The deal, signed during the recent St. Petersburg Gas Forum, also includes an ambition to build a small-tonnage LNG production complex near Obskaya, a rail junction south of the Yamal Peninsula, as well as a facility for mobile LNG refuelling.
The 572 km long railway line is the world’s northernmost. It was opened in 2011 in connection with Gazprom’s development of the grand gas field Bovanenkovo. It today constitutes a key part of the company’s logistics schemes in the area. The line ends in the station of Karskaya, a point located on 70° north.
The line includes five stations and 12 double track sections. There are 70 bridges with a total length of 12 km. It is GazpromTrans which operates the line.
Gazprom has concrete plans to extend the line both to Kharasavey and to the new Arctic sea port of Sabetta, located on the northeastern tip of the peninsula.
The introduction of new LNG-fuelled locomotives will make the Yamal line unique in international railway traffic. The technology is under testing several places but has not yet been introduced in commercial traffic.
In Russia, the Transmashholding, Russia’s leading builder of rail cars and locomotives, has developed the TEM19, a LNG-fuelled model which currently is under testing.

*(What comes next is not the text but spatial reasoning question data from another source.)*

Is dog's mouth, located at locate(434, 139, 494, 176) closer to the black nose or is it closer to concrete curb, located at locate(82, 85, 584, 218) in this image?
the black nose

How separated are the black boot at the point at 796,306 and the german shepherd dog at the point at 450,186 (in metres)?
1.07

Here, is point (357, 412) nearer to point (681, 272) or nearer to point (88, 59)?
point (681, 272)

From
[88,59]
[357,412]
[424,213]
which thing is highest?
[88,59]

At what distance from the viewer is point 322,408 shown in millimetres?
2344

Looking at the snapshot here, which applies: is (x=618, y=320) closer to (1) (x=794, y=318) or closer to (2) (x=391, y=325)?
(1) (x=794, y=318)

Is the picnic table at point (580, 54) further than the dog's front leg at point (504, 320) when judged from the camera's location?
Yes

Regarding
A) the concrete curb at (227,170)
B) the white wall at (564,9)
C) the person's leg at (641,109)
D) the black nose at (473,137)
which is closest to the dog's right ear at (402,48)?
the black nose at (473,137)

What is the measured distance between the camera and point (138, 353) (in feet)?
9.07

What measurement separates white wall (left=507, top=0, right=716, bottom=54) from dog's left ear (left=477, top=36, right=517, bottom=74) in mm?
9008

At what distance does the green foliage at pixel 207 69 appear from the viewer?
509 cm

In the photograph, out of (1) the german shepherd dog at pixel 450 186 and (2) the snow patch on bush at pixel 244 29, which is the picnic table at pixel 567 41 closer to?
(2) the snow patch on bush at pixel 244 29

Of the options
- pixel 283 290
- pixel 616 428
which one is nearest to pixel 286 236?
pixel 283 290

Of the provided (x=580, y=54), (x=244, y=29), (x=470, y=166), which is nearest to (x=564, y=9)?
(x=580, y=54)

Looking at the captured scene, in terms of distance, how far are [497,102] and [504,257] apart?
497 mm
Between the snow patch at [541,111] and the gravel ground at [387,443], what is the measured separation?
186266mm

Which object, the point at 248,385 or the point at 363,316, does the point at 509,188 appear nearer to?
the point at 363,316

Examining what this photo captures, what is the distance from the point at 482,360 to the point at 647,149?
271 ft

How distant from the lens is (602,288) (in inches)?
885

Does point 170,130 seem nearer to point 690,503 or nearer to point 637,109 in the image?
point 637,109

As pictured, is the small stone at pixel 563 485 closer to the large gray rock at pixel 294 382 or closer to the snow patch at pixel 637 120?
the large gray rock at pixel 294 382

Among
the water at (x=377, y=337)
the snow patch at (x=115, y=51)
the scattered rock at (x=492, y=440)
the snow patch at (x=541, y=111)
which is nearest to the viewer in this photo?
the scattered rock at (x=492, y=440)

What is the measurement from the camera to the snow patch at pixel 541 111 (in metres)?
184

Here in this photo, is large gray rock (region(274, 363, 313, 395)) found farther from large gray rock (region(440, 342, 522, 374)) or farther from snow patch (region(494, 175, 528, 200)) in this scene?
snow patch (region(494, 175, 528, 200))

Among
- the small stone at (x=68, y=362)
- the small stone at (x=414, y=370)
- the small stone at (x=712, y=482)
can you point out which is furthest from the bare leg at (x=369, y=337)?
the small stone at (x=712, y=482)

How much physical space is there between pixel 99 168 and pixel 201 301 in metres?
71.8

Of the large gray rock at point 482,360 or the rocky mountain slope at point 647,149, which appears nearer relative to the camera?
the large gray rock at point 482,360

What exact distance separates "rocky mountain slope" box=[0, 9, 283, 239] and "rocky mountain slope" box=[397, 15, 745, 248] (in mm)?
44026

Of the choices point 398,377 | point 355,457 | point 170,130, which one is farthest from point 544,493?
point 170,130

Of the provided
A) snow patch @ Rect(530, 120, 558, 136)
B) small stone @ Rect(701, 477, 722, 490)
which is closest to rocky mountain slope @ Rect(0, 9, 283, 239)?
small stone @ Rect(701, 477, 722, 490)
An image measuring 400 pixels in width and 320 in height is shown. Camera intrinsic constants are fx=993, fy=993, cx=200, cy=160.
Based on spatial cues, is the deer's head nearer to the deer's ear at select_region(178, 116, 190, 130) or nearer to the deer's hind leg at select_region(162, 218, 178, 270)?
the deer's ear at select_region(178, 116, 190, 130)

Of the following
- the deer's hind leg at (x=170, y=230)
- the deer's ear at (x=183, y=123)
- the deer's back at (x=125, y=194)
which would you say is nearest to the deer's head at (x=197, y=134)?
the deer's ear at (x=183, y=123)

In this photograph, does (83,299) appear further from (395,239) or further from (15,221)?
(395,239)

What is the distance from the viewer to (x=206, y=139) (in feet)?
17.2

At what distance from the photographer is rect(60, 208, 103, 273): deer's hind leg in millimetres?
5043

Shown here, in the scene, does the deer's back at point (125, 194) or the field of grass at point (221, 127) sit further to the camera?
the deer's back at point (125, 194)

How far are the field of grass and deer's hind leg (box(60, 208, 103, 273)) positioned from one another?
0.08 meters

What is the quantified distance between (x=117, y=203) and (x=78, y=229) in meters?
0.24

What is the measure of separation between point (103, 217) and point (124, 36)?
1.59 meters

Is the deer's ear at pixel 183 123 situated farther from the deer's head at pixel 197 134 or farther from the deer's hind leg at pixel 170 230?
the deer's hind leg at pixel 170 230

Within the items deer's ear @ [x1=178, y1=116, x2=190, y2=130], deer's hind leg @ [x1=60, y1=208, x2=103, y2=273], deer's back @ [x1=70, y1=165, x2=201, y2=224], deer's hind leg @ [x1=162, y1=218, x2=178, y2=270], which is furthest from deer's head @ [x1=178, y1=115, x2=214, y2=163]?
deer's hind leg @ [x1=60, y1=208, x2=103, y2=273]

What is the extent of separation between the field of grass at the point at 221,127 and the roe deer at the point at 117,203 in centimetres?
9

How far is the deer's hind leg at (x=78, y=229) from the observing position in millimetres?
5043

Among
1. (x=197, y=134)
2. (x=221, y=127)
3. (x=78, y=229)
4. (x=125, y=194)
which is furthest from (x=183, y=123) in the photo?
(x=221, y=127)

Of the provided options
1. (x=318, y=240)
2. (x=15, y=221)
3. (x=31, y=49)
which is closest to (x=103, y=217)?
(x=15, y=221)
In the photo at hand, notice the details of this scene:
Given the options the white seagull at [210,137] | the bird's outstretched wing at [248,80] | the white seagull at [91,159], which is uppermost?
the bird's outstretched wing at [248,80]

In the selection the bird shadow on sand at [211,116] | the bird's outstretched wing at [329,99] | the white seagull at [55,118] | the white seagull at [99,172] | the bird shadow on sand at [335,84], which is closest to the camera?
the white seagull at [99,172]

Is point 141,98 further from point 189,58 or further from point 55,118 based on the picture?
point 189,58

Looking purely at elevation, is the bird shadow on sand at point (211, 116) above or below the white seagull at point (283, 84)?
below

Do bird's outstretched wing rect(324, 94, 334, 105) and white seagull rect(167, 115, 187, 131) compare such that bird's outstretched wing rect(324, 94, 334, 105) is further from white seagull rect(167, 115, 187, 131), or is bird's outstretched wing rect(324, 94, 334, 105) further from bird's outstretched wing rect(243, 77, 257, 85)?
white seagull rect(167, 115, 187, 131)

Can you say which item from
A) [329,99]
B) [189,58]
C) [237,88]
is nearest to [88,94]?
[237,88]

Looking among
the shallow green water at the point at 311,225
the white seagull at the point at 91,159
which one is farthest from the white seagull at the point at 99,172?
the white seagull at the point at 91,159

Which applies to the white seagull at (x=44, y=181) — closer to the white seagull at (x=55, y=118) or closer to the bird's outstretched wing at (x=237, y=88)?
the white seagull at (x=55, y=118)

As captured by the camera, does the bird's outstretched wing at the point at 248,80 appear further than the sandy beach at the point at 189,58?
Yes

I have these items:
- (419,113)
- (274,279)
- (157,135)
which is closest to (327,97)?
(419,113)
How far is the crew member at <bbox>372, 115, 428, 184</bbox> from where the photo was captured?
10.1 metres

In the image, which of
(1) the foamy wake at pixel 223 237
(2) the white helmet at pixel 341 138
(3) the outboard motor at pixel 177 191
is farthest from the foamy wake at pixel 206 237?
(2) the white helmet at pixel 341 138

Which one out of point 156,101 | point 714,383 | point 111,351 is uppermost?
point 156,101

In the future, LNG could play a significant role in global rail freight. The US Energy Information Administration (EIA) projects that liquefied natural gas (LNG) will play an increasing role in powering freight locomotives in coming years. Continued growth in domestic natural gas production and substantially lower natural gas prices compared to crude oil prices could result in significant cost savings for locomotives that use LNG as a fuel source, the Administration wrote in its Annual Energy Outlook 2014.